** BEGIN Material shown **
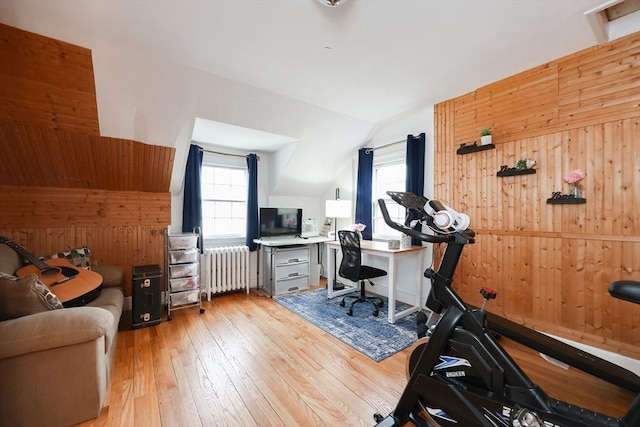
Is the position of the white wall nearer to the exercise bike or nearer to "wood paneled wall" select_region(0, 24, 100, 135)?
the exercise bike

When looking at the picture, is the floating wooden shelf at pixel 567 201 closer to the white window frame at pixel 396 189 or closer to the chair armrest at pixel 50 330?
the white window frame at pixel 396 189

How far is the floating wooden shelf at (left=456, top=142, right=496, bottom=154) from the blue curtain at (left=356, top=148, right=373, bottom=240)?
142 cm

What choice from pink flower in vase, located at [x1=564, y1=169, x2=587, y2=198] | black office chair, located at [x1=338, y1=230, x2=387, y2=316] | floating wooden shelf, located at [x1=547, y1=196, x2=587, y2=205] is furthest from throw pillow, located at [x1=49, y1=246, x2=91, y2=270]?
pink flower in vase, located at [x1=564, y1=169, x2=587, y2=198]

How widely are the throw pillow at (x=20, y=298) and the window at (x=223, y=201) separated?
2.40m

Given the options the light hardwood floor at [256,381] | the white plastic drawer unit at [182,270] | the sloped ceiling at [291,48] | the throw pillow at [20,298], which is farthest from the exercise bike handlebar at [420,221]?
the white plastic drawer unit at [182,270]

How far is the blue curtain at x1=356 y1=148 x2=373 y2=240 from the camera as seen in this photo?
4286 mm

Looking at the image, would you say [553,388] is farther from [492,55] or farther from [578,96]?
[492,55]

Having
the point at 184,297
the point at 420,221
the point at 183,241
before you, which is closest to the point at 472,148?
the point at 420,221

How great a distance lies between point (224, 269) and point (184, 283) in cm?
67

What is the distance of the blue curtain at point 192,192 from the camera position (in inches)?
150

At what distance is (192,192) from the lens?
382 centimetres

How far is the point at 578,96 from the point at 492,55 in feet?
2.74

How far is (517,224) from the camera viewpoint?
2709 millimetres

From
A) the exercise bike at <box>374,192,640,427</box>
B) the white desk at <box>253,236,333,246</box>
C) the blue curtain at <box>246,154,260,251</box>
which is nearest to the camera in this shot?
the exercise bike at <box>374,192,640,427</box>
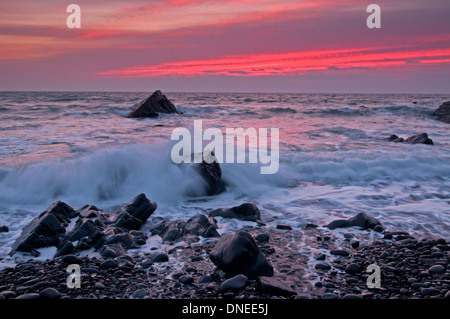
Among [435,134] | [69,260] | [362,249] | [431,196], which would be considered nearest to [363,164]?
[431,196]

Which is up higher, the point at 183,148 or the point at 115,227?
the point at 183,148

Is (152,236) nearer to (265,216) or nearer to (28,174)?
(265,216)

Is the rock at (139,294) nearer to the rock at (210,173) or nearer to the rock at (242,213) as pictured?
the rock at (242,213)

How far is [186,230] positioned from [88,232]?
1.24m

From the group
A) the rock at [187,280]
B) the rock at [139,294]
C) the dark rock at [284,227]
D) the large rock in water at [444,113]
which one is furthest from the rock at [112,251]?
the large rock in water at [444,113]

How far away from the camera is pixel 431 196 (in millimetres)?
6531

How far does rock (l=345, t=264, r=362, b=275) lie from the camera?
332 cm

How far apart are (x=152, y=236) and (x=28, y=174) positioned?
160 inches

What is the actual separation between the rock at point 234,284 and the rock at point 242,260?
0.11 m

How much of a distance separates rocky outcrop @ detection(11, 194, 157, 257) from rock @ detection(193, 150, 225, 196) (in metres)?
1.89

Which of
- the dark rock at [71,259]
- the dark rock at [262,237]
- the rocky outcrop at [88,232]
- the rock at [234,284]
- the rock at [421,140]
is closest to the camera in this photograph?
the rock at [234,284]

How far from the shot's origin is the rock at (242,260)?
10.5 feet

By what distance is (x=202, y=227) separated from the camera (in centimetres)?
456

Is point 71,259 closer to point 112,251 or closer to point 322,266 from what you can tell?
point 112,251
** END Material shown **
#### Task to complete:
Can you rewrite everything in the records from the line containing "How far is the point" down to the line containing "2709 millimetres" as a Markdown table with the columns Row and Line, one numbered row per line, leaving out blank lines and anything outside that span?

#### Answer for the task:
| Row | Line |
|---|---|
| 1 | How far is the point at 578,96 from the point at 492,55 in feet? |
| 2 | 2.74 |
| 3 | How far is (517,224) from the camera viewpoint? |
| 4 | 2709 millimetres |